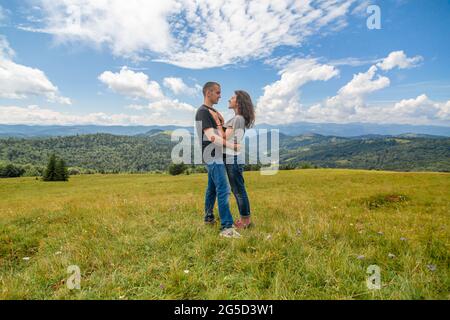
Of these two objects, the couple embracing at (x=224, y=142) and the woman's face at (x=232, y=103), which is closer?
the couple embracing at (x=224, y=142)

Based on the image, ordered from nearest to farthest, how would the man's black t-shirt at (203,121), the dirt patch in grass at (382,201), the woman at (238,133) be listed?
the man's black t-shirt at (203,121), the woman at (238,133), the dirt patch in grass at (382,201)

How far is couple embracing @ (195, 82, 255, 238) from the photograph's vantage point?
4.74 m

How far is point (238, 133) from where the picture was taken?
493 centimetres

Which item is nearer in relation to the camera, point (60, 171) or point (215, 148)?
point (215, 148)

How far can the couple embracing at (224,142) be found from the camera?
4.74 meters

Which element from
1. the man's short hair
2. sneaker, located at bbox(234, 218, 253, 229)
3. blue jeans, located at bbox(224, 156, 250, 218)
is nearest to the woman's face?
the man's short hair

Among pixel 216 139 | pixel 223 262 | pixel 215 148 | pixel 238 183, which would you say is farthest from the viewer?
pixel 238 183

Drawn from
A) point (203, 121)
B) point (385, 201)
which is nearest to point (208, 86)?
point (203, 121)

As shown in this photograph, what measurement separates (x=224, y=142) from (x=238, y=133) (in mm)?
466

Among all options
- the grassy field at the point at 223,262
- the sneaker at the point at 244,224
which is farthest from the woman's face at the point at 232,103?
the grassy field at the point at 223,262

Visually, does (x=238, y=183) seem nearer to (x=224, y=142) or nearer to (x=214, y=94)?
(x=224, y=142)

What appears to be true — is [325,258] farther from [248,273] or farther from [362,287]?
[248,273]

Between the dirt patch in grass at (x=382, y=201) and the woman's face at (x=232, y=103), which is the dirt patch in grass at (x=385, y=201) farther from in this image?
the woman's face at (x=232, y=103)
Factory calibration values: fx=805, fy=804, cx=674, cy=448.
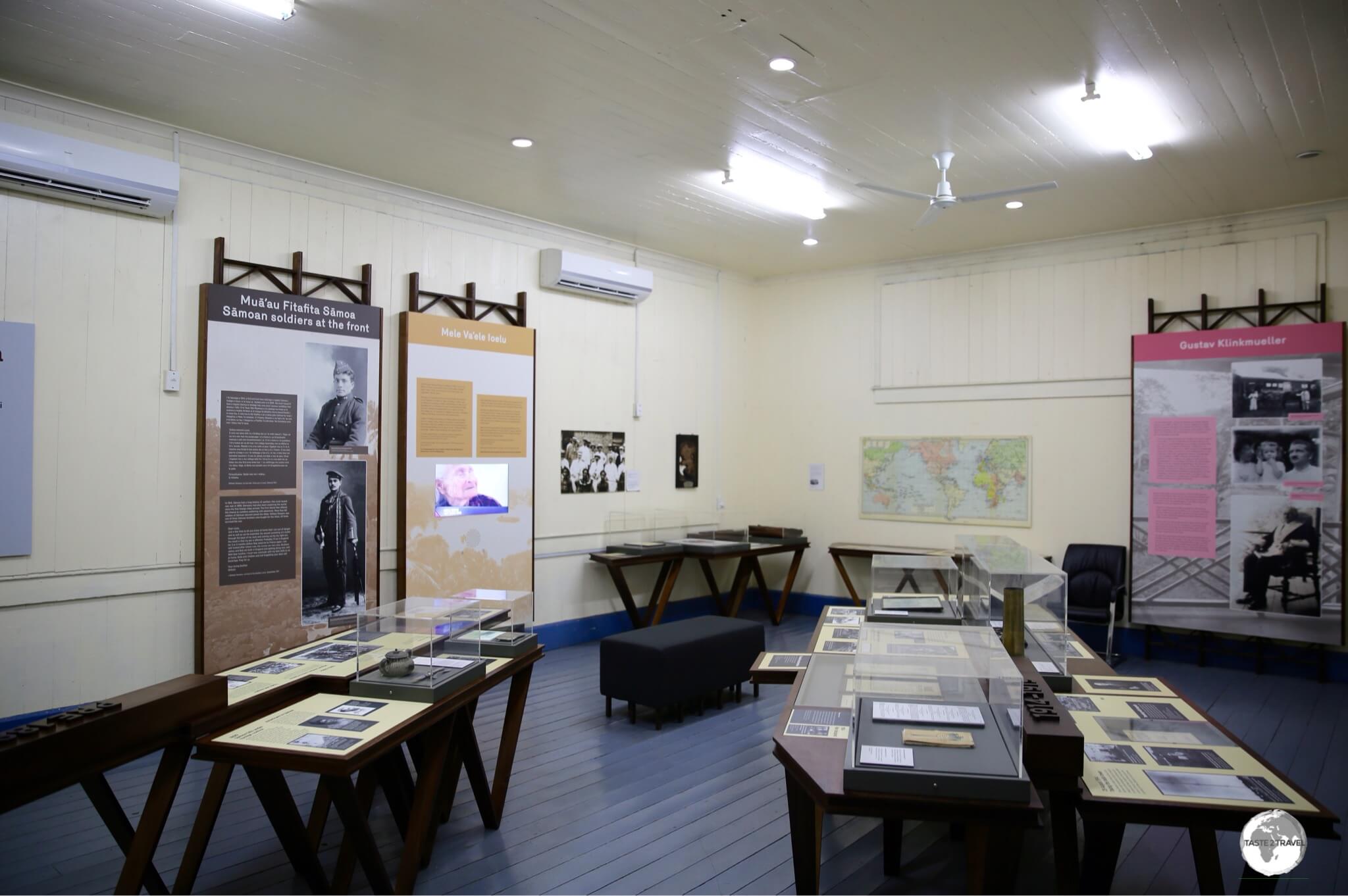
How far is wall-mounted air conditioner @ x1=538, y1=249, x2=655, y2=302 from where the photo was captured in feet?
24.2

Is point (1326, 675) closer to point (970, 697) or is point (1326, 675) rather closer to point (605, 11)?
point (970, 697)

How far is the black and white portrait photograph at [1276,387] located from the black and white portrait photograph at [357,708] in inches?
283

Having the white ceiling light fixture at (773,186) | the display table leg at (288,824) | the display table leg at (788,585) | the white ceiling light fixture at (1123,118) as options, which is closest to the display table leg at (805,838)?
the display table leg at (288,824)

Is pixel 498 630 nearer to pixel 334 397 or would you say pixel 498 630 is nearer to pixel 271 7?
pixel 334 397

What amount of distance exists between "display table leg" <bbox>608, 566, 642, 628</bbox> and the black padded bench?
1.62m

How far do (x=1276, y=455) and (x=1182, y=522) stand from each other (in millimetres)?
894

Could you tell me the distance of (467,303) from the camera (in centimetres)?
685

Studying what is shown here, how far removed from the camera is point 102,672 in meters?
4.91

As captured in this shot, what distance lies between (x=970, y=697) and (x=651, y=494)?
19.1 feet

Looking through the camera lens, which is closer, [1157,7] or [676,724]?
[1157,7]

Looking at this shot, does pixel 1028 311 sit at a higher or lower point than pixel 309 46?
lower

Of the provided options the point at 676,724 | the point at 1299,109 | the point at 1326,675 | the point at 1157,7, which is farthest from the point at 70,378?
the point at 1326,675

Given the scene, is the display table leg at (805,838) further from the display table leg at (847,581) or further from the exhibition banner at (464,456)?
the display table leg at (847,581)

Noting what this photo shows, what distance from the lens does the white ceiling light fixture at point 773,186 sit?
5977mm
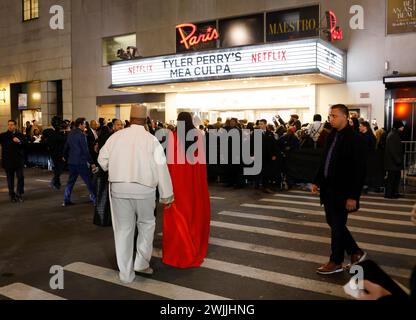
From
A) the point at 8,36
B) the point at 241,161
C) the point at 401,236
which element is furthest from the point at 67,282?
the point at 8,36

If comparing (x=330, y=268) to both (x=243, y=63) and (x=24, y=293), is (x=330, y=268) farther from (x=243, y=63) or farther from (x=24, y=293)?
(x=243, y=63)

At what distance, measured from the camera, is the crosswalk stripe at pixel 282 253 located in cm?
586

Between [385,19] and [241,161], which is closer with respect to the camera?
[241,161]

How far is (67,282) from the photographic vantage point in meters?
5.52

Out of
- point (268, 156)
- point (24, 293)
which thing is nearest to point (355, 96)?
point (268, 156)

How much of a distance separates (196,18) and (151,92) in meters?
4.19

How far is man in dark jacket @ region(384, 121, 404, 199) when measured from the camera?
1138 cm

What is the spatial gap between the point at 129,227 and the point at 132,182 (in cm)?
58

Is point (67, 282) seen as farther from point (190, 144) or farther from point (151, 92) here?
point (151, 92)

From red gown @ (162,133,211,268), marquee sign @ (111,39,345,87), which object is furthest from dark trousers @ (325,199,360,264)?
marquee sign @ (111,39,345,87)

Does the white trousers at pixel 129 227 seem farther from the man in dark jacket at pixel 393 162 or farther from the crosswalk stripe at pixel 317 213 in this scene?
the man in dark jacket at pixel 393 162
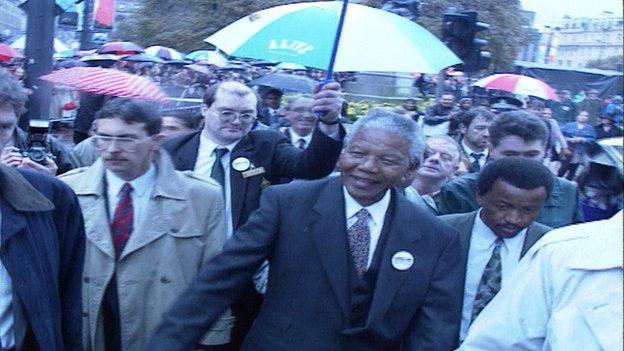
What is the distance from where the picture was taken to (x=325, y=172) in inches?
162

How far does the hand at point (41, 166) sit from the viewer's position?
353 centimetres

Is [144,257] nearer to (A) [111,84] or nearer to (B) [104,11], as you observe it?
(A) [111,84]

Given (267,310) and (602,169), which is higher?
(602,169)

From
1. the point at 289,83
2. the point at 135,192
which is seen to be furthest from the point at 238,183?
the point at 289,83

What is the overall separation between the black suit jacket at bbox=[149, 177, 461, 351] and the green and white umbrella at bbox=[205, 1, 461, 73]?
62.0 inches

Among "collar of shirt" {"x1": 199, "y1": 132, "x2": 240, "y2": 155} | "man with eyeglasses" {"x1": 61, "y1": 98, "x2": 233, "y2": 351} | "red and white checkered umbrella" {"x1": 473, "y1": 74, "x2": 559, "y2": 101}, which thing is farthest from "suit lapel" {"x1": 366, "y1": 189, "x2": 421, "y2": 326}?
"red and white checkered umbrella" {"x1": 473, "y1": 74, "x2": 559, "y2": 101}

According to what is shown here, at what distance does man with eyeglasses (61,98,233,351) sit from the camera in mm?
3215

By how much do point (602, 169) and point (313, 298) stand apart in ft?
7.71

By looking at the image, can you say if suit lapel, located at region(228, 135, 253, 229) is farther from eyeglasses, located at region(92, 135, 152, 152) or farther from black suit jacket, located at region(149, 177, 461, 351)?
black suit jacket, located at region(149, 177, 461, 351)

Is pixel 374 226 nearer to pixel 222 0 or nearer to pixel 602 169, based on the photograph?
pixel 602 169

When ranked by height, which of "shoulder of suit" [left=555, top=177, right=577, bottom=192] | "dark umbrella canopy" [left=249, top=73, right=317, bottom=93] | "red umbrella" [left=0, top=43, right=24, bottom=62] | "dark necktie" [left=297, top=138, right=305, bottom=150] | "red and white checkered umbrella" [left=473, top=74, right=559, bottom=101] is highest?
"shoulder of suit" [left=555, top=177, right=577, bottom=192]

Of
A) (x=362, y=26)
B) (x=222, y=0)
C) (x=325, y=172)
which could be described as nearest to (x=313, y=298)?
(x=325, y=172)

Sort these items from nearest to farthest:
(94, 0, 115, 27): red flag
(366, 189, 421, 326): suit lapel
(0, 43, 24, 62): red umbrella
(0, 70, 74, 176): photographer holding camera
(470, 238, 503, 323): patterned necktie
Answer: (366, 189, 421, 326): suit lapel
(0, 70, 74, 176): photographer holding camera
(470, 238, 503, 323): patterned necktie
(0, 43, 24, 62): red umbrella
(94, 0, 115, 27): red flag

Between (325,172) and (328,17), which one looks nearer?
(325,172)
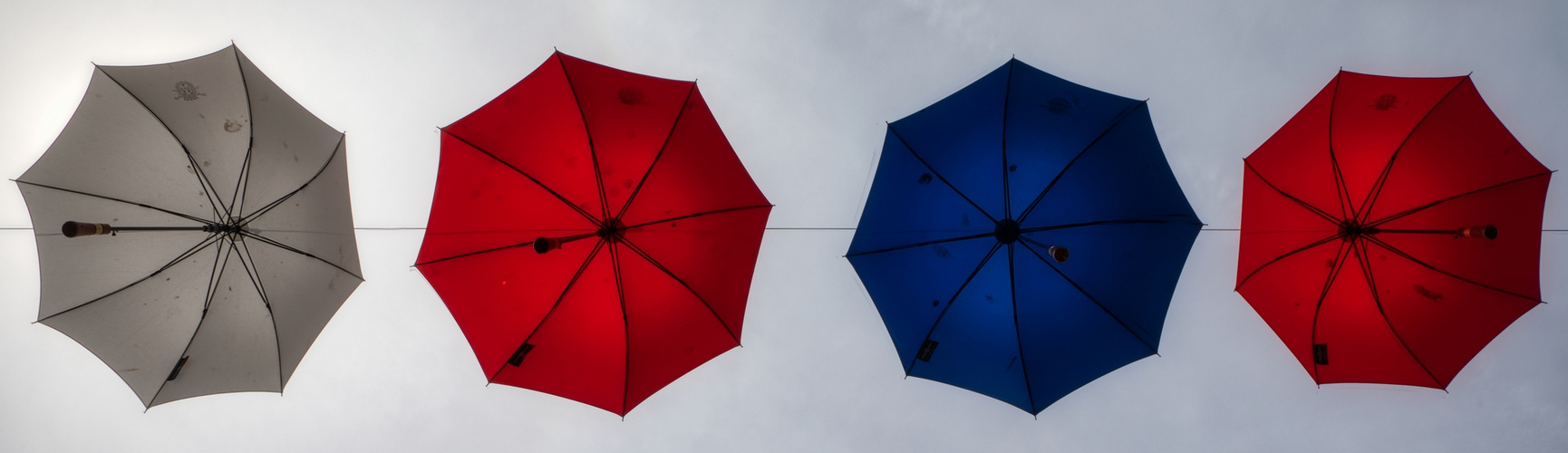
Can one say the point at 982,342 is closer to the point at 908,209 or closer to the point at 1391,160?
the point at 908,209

---

* [Written task]: Copy out the listing above word for word, from start to finish, leaving out the pictures.

* [Reply]:
Of these two objects, the couple embracing at (x=224, y=142) and the woman's face at (x=232, y=103), which is closer?
the couple embracing at (x=224, y=142)

Based on the image, ordered from nearest to farthest, how would the man's black t-shirt at (203,121), the dirt patch in grass at (382,201), the woman at (238,133) be listed?
the man's black t-shirt at (203,121), the woman at (238,133), the dirt patch in grass at (382,201)

How far is couple embracing @ (195, 82, 255, 238) from the photograph's vantage point?
4.74 m

How far is point (238, 133) from where the picture was taken?
493 centimetres

Which item is nearer in relation to the camera, point (60, 171) or point (215, 148)?
point (215, 148)

How far can the couple embracing at (224,142) be found from the camera?
4.74 meters

Which element from
1. the man's short hair
2. sneaker, located at bbox(234, 218, 253, 229)
3. blue jeans, located at bbox(224, 156, 250, 218)
is nearest to the woman's face?
the man's short hair

Among pixel 216 139 | pixel 223 262 | pixel 215 148 | pixel 238 183, which would you say is farthest from the viewer?
pixel 238 183

Drawn from
A) point (203, 121)
B) point (385, 201)
which is nearest to point (208, 86)?
point (203, 121)

As shown in this photograph, what measurement separates (x=224, y=142) from (x=238, y=133) (in mm)?
466

Among all options
- the grassy field at the point at 223,262
- the sneaker at the point at 244,224
which is farthest from the woman's face at the point at 232,103?
the grassy field at the point at 223,262

Visually, does (x=238, y=183) seem nearer to (x=224, y=142) or nearer to (x=214, y=94)?
(x=224, y=142)

What appears to be true — is [325,258] farther from [248,273] or farther from [362,287]?
[248,273]

Between the dirt patch in grass at (x=382, y=201) and the woman's face at (x=232, y=103), which is the dirt patch in grass at (x=385, y=201) farther from in this image?
the woman's face at (x=232, y=103)
Factory calibration values: fx=805, fy=804, cx=674, cy=448.
How far is wall-mounted air conditioner @ x1=538, y1=249, x2=655, y2=302 from where the photo was captured in feet?
24.2

Is point (1326, 675) closer to point (970, 697) or is point (1326, 675) rather closer to point (605, 11)?
point (970, 697)

How far is the black and white portrait photograph at [1276,387] located from the black and white portrait photograph at [357,708] in inches?
283

Having the white ceiling light fixture at (773,186) | the display table leg at (288,824) | the display table leg at (788,585) | the white ceiling light fixture at (1123,118) as options, which is closest to the display table leg at (805,838)?
the display table leg at (288,824)

Is pixel 498 630 nearer to pixel 334 397 or would you say pixel 498 630 is nearer to pixel 271 7?
pixel 334 397

What amount of distance exists between "display table leg" <bbox>608, 566, 642, 628</bbox> and the black padded bench?
1.62m

How far do (x=1276, y=455) and (x=1182, y=522) stand from each other (in millimetres)?
894

Could you tell me the distance of (467,303) from the camera (in centimetres)?
685

Studying what is shown here, how far removed from the camera is point 102,672 in meters?
4.91

As captured in this shot, what distance lies between (x=970, y=697) and (x=651, y=494)?
19.1 feet

Looking through the camera lens, which is closer, [1157,7] or [676,724]?
[1157,7]

Looking at this shot, does pixel 1028 311 sit at a higher or lower point than pixel 309 46?
lower

Of the provided options the point at 676,724 | the point at 1299,109 | the point at 1326,675 | the point at 1157,7, which is farthest from the point at 70,378?
the point at 1326,675

Given the scene, is the display table leg at (805,838) further from the display table leg at (847,581) or further from the exhibition banner at (464,456)?
the display table leg at (847,581)

Noting what this photo shows, what distance from the lens does the white ceiling light fixture at point 773,186 sit?
5977mm
From
A) the point at 8,36
B) the point at 241,161
C) the point at 401,236
which element is furthest from the point at 67,282?
the point at 8,36

If comparing (x=330, y=268) to both (x=243, y=63) and (x=24, y=293), is (x=330, y=268) farther from (x=243, y=63) or farther from (x=24, y=293)?
(x=243, y=63)

At what distance, measured from the camera, is the crosswalk stripe at pixel 282 253 located in cm?
586

Between [385,19] and [241,161], which is closer with respect to the camera?
[241,161]

How far is (67,282) from the photographic vantage point in meters?
5.52

Out of
- point (268, 156)
- point (24, 293)
which thing is nearest to point (355, 96)?
point (268, 156)

How much of a distance separates (196,18) and (151,92) in meters?
4.19

How far is man in dark jacket @ region(384, 121, 404, 199) when measured from the camera?
1138 cm

What is the spatial gap between the point at 129,227 and the point at 132,182 (in cm)?
58

Is point (67, 282) seen as farther from point (190, 144) or farther from point (151, 92) here?
point (151, 92)

From red gown @ (162,133,211,268), marquee sign @ (111,39,345,87), which object is furthest from dark trousers @ (325,199,360,264)?
marquee sign @ (111,39,345,87)

Does the white trousers at pixel 129 227 seem farther from the man in dark jacket at pixel 393 162 or farther from the crosswalk stripe at pixel 317 213 in this scene?
the man in dark jacket at pixel 393 162
What is the distance from where the picture was taken to (x=325, y=172) in inches?
162

How far does the hand at point (41, 166) sit from the viewer's position?
353 centimetres

Is [144,257] nearer to (A) [111,84] or nearer to (B) [104,11], as you observe it?
(A) [111,84]

Given (267,310) and (602,169), which is higher?
(602,169)

From
1. the point at 289,83
2. the point at 135,192
which is seen to be furthest from the point at 238,183?
the point at 289,83

What is the overall separation between the black suit jacket at bbox=[149, 177, 461, 351] and the green and white umbrella at bbox=[205, 1, 461, 73]?
62.0 inches

Among "collar of shirt" {"x1": 199, "y1": 132, "x2": 240, "y2": 155} | "man with eyeglasses" {"x1": 61, "y1": 98, "x2": 233, "y2": 351} | "red and white checkered umbrella" {"x1": 473, "y1": 74, "x2": 559, "y2": 101}, which thing is farthest from "suit lapel" {"x1": 366, "y1": 189, "x2": 421, "y2": 326}?
"red and white checkered umbrella" {"x1": 473, "y1": 74, "x2": 559, "y2": 101}

According to what is shown here, at what distance does man with eyeglasses (61,98,233,351) sit from the camera in mm?
3215

By how much do point (602, 169) and point (313, 298) stand apart in ft?
7.71

By looking at the image, can you say if suit lapel, located at region(228, 135, 253, 229) is farther from eyeglasses, located at region(92, 135, 152, 152) or farther from black suit jacket, located at region(149, 177, 461, 351)?
black suit jacket, located at region(149, 177, 461, 351)

Is pixel 374 226 nearer to pixel 222 0 or nearer to pixel 602 169, based on the photograph?
pixel 602 169

When ranked by height, which of "shoulder of suit" [left=555, top=177, right=577, bottom=192] | "dark umbrella canopy" [left=249, top=73, right=317, bottom=93] | "red umbrella" [left=0, top=43, right=24, bottom=62] | "dark necktie" [left=297, top=138, right=305, bottom=150] | "red and white checkered umbrella" [left=473, top=74, right=559, bottom=101] is highest?
"shoulder of suit" [left=555, top=177, right=577, bottom=192]

Of
A) (x=362, y=26)
B) (x=222, y=0)
C) (x=325, y=172)
which could be described as nearest to (x=313, y=298)?
(x=325, y=172)

Sort these items from nearest to farthest:
(94, 0, 115, 27): red flag
(366, 189, 421, 326): suit lapel
(0, 43, 24, 62): red umbrella
(0, 70, 74, 176): photographer holding camera
(470, 238, 503, 323): patterned necktie
Answer: (366, 189, 421, 326): suit lapel
(0, 70, 74, 176): photographer holding camera
(470, 238, 503, 323): patterned necktie
(0, 43, 24, 62): red umbrella
(94, 0, 115, 27): red flag

Between (325,172) and (328,17), which one looks nearer?
(325,172)
Can one say the point at 982,342 is closer to the point at 908,209 or closer to the point at 1391,160?
the point at 908,209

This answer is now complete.